Finally, she got to the filing cabinet at the end of the room. Jess was checking the filing cabinets on the other side of the room, and seemed to have found a noteworthy or interesting package. Barney was watching the entrance, and Max seemed determined to take a chunk out of the wall.

The top drawer of the filing cabinet had been taken out and replaced with a small locked door. The bottom drawer was labelled interestingly, certainly different from the other filing cabinets.

In some sort of red ink, a circle with lines radiating off it had been painted on the drawer, and then someone had seemingly tried to scrub it off. The label read simply, ‘research images’. Shelby slid it open, already leaning over it and reaching into it.

Suddenly, the hand reaching into the drawer was the only thing on something solid.

Shelby held on for dear life and made the mistake of looking down. The floor was mechanically falling away, leaving her grip on the drawer the only thing preventing a sheer fall into what looked like a blocked-off chunk of the sewer system. It didn’t look like an unsurvivable fall, but it also didn’t look like there was a way out of the pit trap.

Shelby really didn’t want to know what would happen if she was in that hole when Dr. Ross got back.

Barney, Jess, and Max were out of the area affected by the pit trap, but all three of them turned to look in alarm.

“Are you okay?” Jess asked.

“Been better.” Shelby grabbed onto the drawer with her other hand and started to pull herself up.

“She did almost fall into a hole,” Max pointed out.

Mechanically, from the outside in, the floor around the hole began sliding back into place. Shelby pulled herself up and perched on the drawer while the floor repaired itself. It was a very awkward position, so she awkwardly pushed the drawer the rest of the way open, which didn’t seem to impact the mechanisms.

As the floor finished replacing itself, one of the weird red torches on the walls went dark-- it didn’t seem to extinguish its dusty flame, it just dimmed and stopped producing light.

Shelby climbed off the drawer very carefully, but it seemed like the pit trap was over. She looked at what was in the drawer.

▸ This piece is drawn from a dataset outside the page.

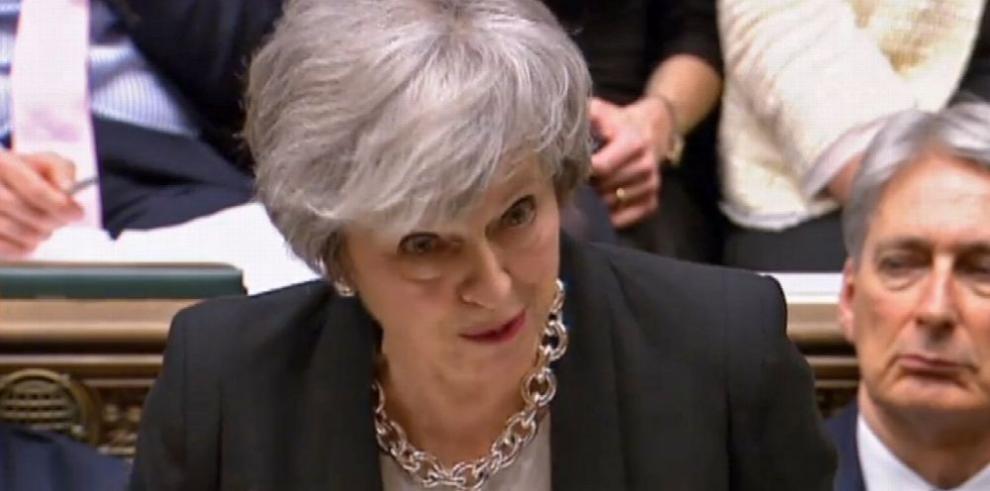 Parlamento respalda pulso de May con la UE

It was empty, but it was also about half the depth it should be. Shelby tapped on the bottom a couple times, and then carefully, leaning over the drawer in case the pit trap reopened, slid it off. She tossed it on the floor close to the wall and looked at what was now visible in the drawer.

The edges of the drawer had piles of some red dust that might have been the stuff they put on ketchup chips, or it might have been dried blood. It was kind of shimmery and the same colour as the weird red torches.

Most of the space in the drawer was filled with photos of chickens. There was also an action figure of some superhero dressed as a cow in a skirt, a printout of Bidoof’s pokedex entry, some printed-out screenshots of anime girls, and a tiny plushie toy of another chicken. This entire setup was organized on top of a large poster of Hatsune Miku.

“What’s in there?” Barney asked nervously.

“Mostly… chicken photos?”

“What?” Jess made her way over to the drawer and looked inside. After some hesitation, Max and Barney also joined in.

“This is weird to think about,” Shelby observed.

Jess stared at one of the chicken photos. “Y… yeah.”

Max picked up the superhero figurine and threw it at a wall. It dropped to the ground but didn’t break. “It doesn’t matter how many chickens he owns or how much anime he watches! I don’t even remember what he did, but it was bad.”

“We don’ts want him to know we were in heres, though,” Barney whispered.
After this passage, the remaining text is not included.